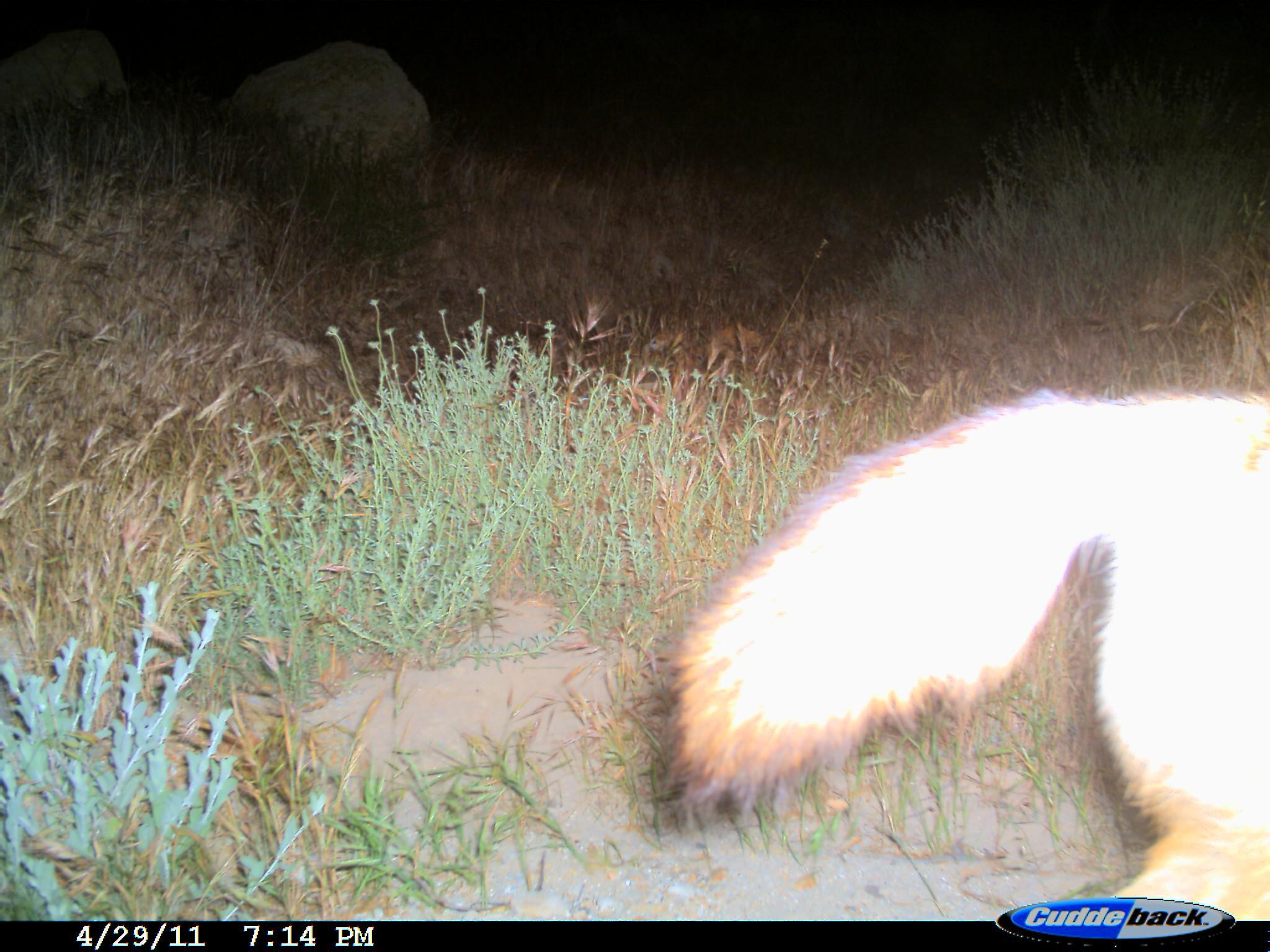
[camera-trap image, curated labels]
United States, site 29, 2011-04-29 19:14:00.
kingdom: Animalia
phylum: Chordata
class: Mammalia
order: Carnivora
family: Canidae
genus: Canis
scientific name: Canis latrans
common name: coyote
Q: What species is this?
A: Coyote (Canis latrans).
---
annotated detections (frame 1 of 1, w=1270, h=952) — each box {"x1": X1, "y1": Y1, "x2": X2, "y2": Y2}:
coyote: {"x1": 667, "y1": 387, "x2": 1270, "y2": 923}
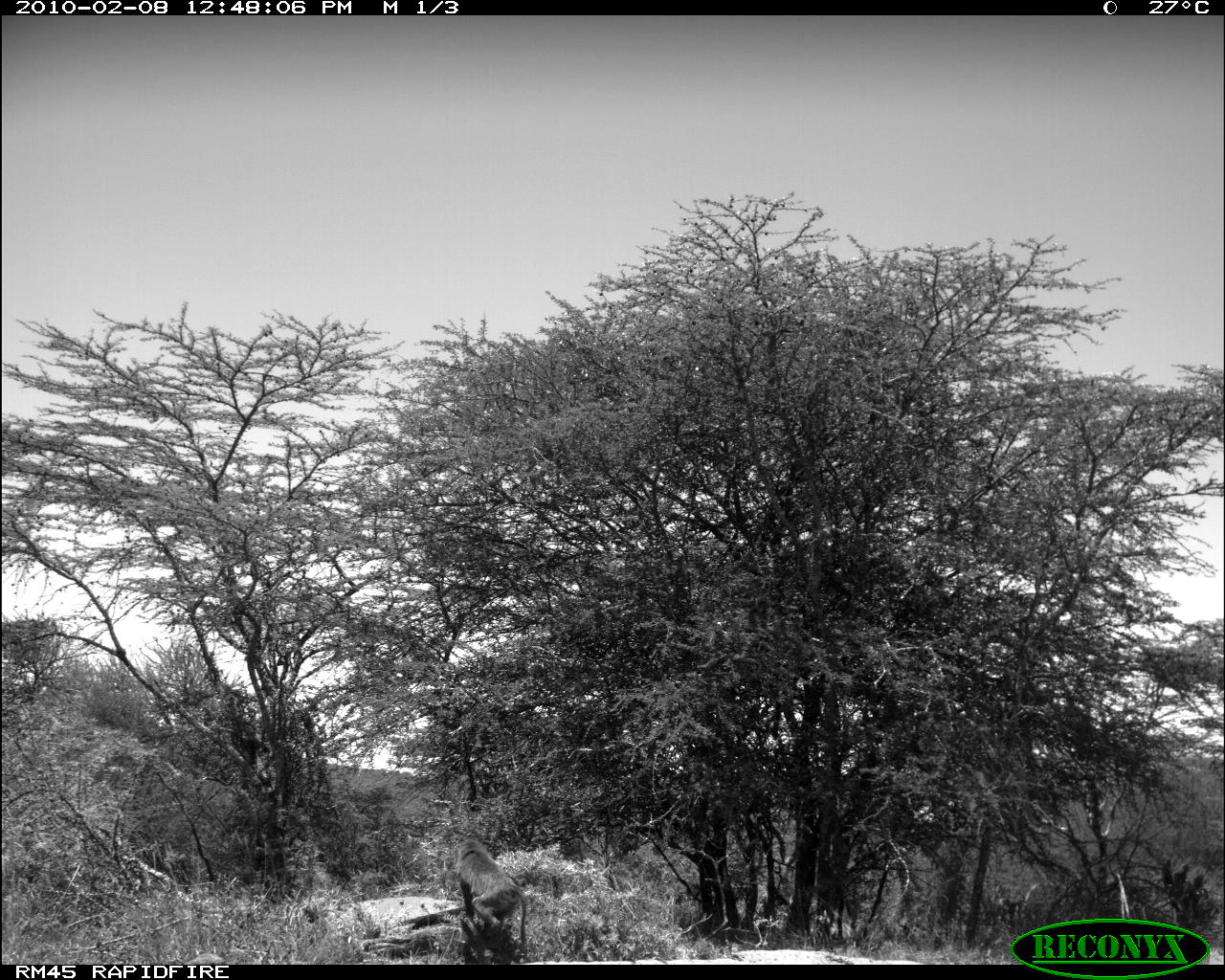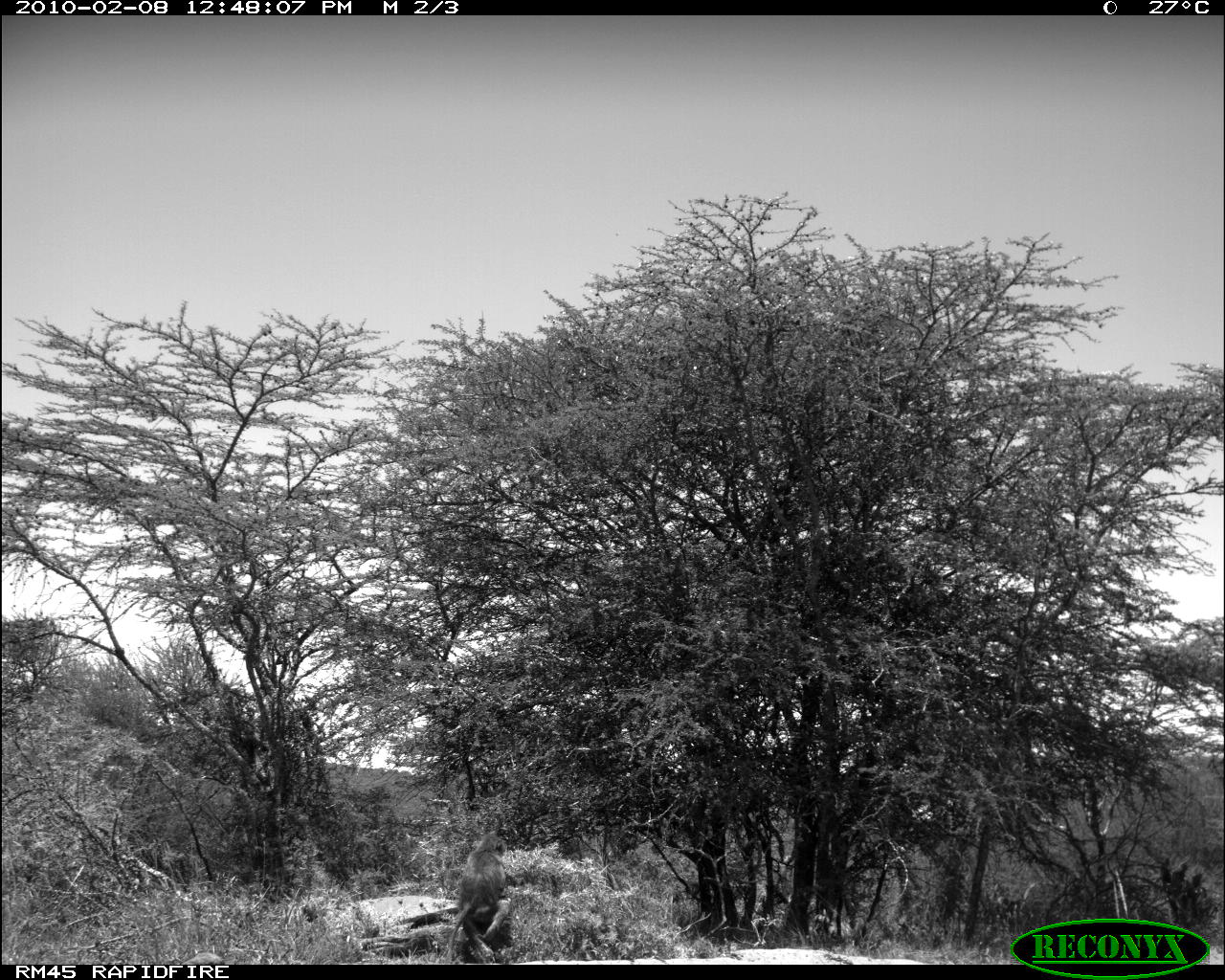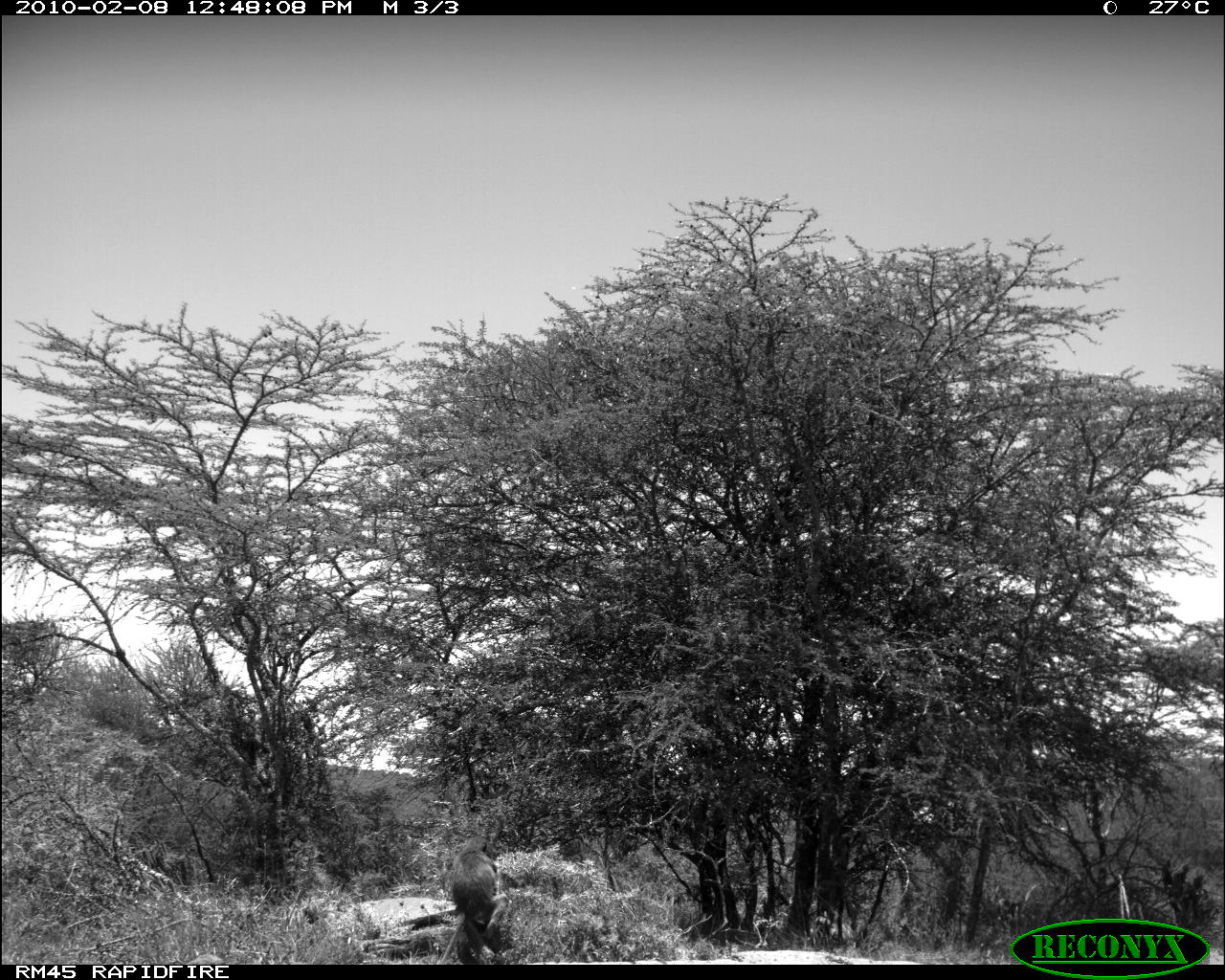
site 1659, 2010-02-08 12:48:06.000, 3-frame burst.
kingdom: Animalia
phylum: Chordata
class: Mammalia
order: Primates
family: Cercopithecidae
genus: Papio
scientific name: Papio anubis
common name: olive baboon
Papio anubis (olive baboon), count 1.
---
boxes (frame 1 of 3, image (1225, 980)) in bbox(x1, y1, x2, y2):
papio anubis: bbox(456, 834, 528, 944)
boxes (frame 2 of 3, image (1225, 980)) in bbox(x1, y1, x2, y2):
papio anubis: bbox(446, 829, 507, 964)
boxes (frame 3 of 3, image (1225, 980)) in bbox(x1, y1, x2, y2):
papio anubis: bbox(431, 833, 500, 965)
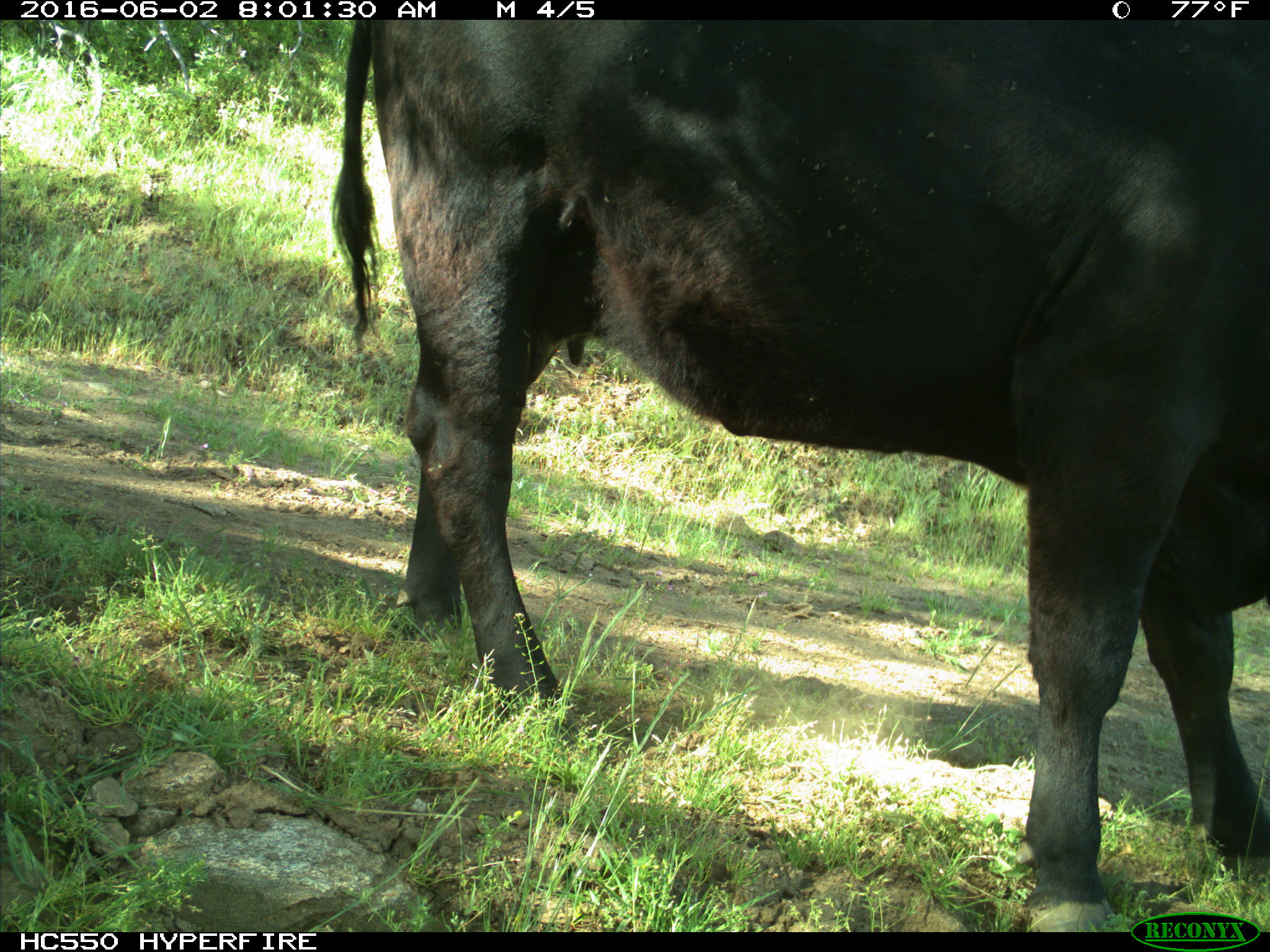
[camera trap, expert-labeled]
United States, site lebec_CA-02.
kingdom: Animalia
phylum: Chordata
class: Mammalia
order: Artiodactyla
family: Bovidae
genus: Bos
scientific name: Bos taurus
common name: domestic cow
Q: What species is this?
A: Bos taurus (domestic cow).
________________________
Each record has to be set down verbatim, and the pictures must not appear in the copy.

[camera-trap image, curated labels]
United States, site 29, 2011-04-29 19:14:00.
kingdom: Animalia
phylum: Chordata
class: Mammalia
order: Carnivora
family: Canidae
genus: Canis
scientific name: Canis latrans
common name: coyote
Q: What species is this?
A: Coyote (Canis latrans).
---
annotated detections (frame 1 of 1, w=1270, h=952) — each box {"x1": X1, "y1": Y1, "x2": X2, "y2": Y2}:
coyote: {"x1": 667, "y1": 387, "x2": 1270, "y2": 923}
site 1659, 2010-02-08 12:48:06.000, 3-frame burst.
kingdom: Animalia
phylum: Chordata
class: Mammalia
order: Primates
family: Cercopithecidae
genus: Papio
scientific name: Papio anubis
common name: olive baboon
Papio anubis (olive baboon), count 1.
---
boxes (frame 1 of 3, image (1225, 980)) in bbox(x1, y1, x2, y2):
papio anubis: bbox(456, 834, 528, 944)
boxes (frame 2 of 3, image (1225, 980)) in bbox(x1, y1, x2, y2):
papio anubis: bbox(446, 829, 507, 964)
boxes (frame 3 of 3, image (1225, 980)) in bbox(x1, y1, x2, y2):
papio anubis: bbox(431, 833, 500, 965)
[camera trap, expert-labeled]
United States, site lebec_CA-02.
kingdom: Animalia
phylum: Chordata
class: Mammalia
order: Artiodactyla
family: Bovidae
genus: Bos
scientific name: Bos taurus
common name: domestic cow
Q: What species is this?
A: Bos taurus (domestic cow).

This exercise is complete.